By the identity $$\left(\frac{1}{\zeta(s)}\right)^{'}=-\frac{\zeta^{'}(s)}{\zeta(s)}\frac{1}{\zeta(s)},$$ we have that

$$-\sum_{n\leq x}\frac{\mu(n)\log n}{n}=\sum_{n\leq x}\frac{1}{n}\sum_{d|n}\mu(d)\Lambda\left(\frac{n}{d}\right).$$ This sum equals $$\sum_{dk\leq x}\frac{\mu(d)\Lambda\left(k\right)}{dk} =\sum_{dk\leq x}\frac{\mu(d)\left(\Lambda\left(k\right)-1\right)}{dk} +\sum_{dk\leq x}\frac{\mu(d)}{dk}.$$ The right most sum is easily seen to equal $1$, as $$\sum_{dk\leq x}\frac{\mu(d)}{dk}=\sum_{n\leq x}\frac{1}{n}\sum_{d|n} \mu(d)=1,$$ so we need only show that the other term is $o(1)$. By the hyperbola method $$\sum_{dk\leq x}\frac{\mu(d)\left(\Lambda\left(k\right)-1\right)}{dk}=\sum_{d\leq\sqrt{x}}\frac{\mu(d)}{d}\sum_{k\leq\frac{x}{d}}\frac{\left(\Lambda\left(k\right)-1\right)}{k}+\sum_{k\leq\sqrt{x}}\frac{\left(\Lambda\left(k\right)-1\right)}{k}\sum_{\sqrt{x}<d\leq\frac{x}{k}}\frac{\mu(d)}{d}.$$ Since $$\sum_{k\leq y}\frac{\left(\Lambda\left(k\right)-1\right)}{k}=o\left(\frac{1}{\log y}\right)\text{ and }\sum_{d\leq y}\frac{\mu(d)}{d}=o\left(\frac{1}{\log y}\right)$$ by the prime number theorem, the above is $$\ll o\left(\frac{1}{\log x}\right)\left(\sum_{d\leq\sqrt{x}}\frac{1}{d}\right)\ll o\left(1\right),$$ and so we see that $$-\sum_{n\leq x}\frac{\mu(n)\log n}{n}=1+o(1).$$

Answer 2

One approach is to use Perron's formula.

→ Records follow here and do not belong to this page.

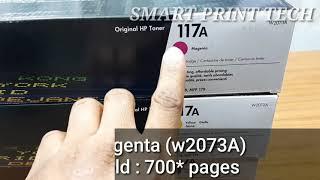 HP 117A Toner Cartridges w2070aw2071aw2072aw2073a Details and Compatible Printers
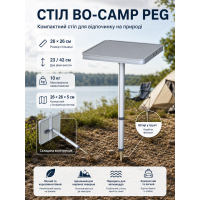 Стол туристический Bo-Camp Peg 26x26x23/42 см алюминий/сталь Grey
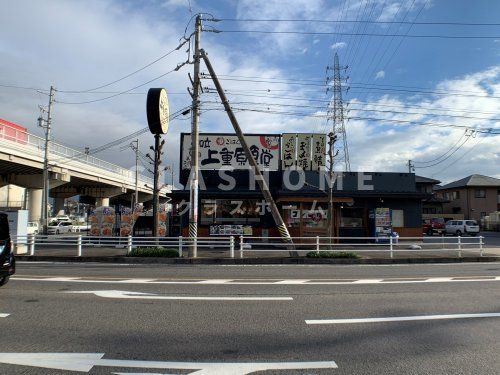 まいどおおきに食堂 知立上重原食堂の画像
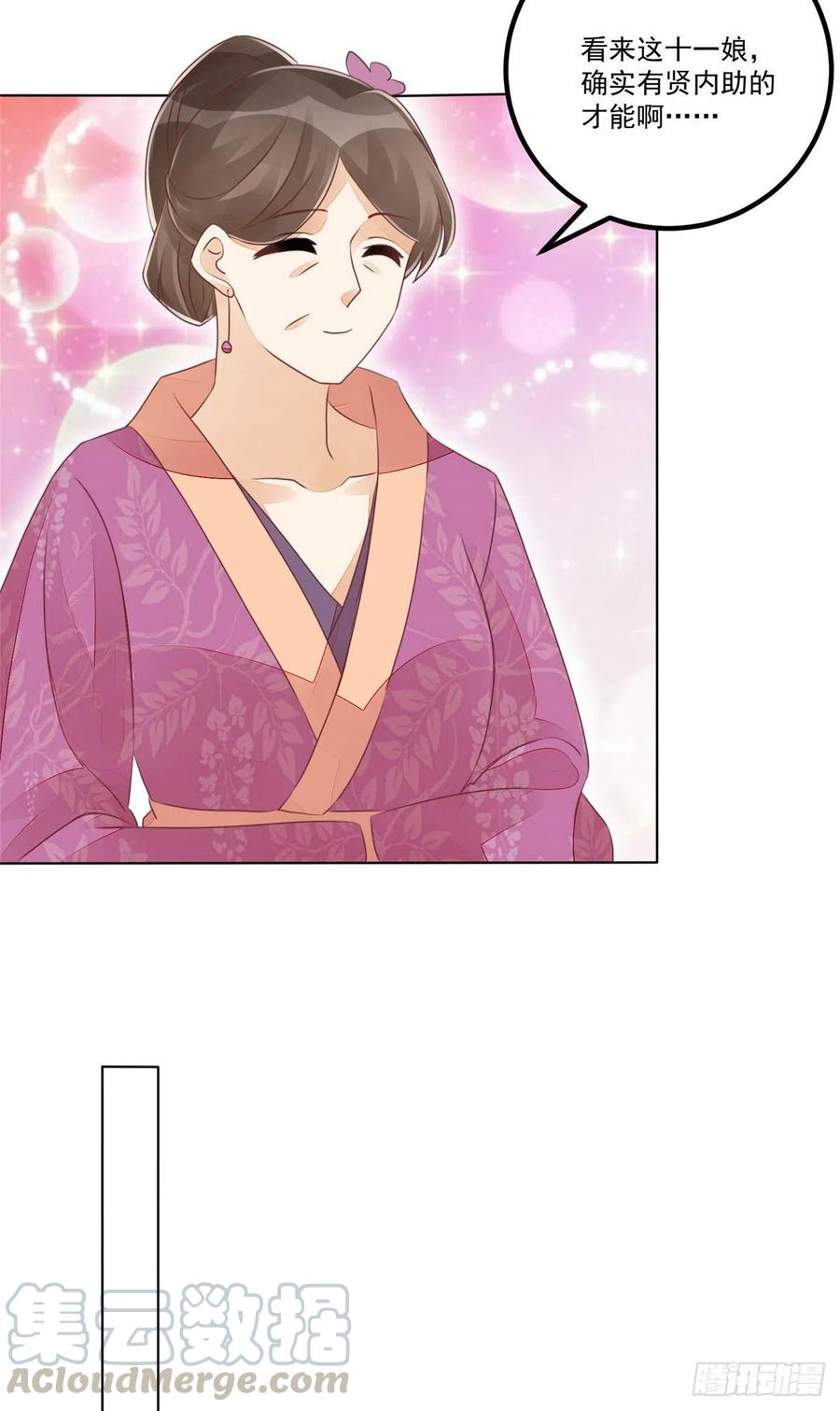 《庶女攻略》第四十九话 第40页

In this case, we have that for $x\notin \mathbb{N}$

$$\sum_{n\leq x}\frac{\mu(n)}{n}\log n=\frac{1}{2\pi i}\int_{c-i\infty}^{c+i\infty}\frac{-\zeta^{'}(s+1)}{\zeta(s+1)^{2}}\frac{x^{s}}{s}ds.$$

The residue of $\frac{-\zeta^{'}(s+1)}{\zeta(s+1)^{2}}\frac{x^{s}}{s}$ at $s=0$ is $1$, which leads to our expected answer. (I am skipping the majority of the work which is bounding the integrand over the other contours, and moving things into the zero free region.)

Answer 3

If we modify the functional equation of $\zeta(s)$ we get $$\cfrac{1}{\zeta(s)}= 2\,\cfrac{(2\pi)^{-s}\cos\frac{\pi s}{2}\;\Gamma(s)}{\zeta(1-s)}$$ Differentiating both sides yields by the quotient rule $$\cfrac{\mathrm{d}}{\mathrm{d}s}\cfrac{1}{\zeta(s)} = 2\,\cfrac{\zeta(1-s)\cfrac{\mathrm{d}}{\mathrm{d}s}\big[(2\pi)^{-s}\cos\frac{\pi s}{2}\;\Gamma(s)\big]-(2\pi)^{-s}\cos\frac{\pi s}{2}\;\Gamma(s)\cfrac{\mathrm{d}}{\mathrm{d}s}\zeta(1-s)}{\zeta^2(1-s)}.$$ Now we need to know two things: $(uvw)' = u'vw+uv'w+uvw'$ and that $\zeta(0) = -\frac{1}{2}$, which can be easily proven by the functional equation and the fact that $(s-1)\zeta(s) = 1, \quad s\rightarrow1$. If we look even more closely we see that $\cos(\frac{\pi}{2}) = 0$ so we only have to evaluate one derivative. $$\lim_{s\rightarrow1}\cfrac{\mathrm{d}}{\mathrm{d}s}\cfrac{1}{\zeta(s)} = 2\cfrac{-\frac{1}{2}\cdot (2\pi)^{-1}(-\frac{\pi}{2}\sin\frac{\pi\cdot1}{2})\,\Gamma(1)-0}{(-\frac{1}{2})^2} = 1$$ Have fun, Daniel.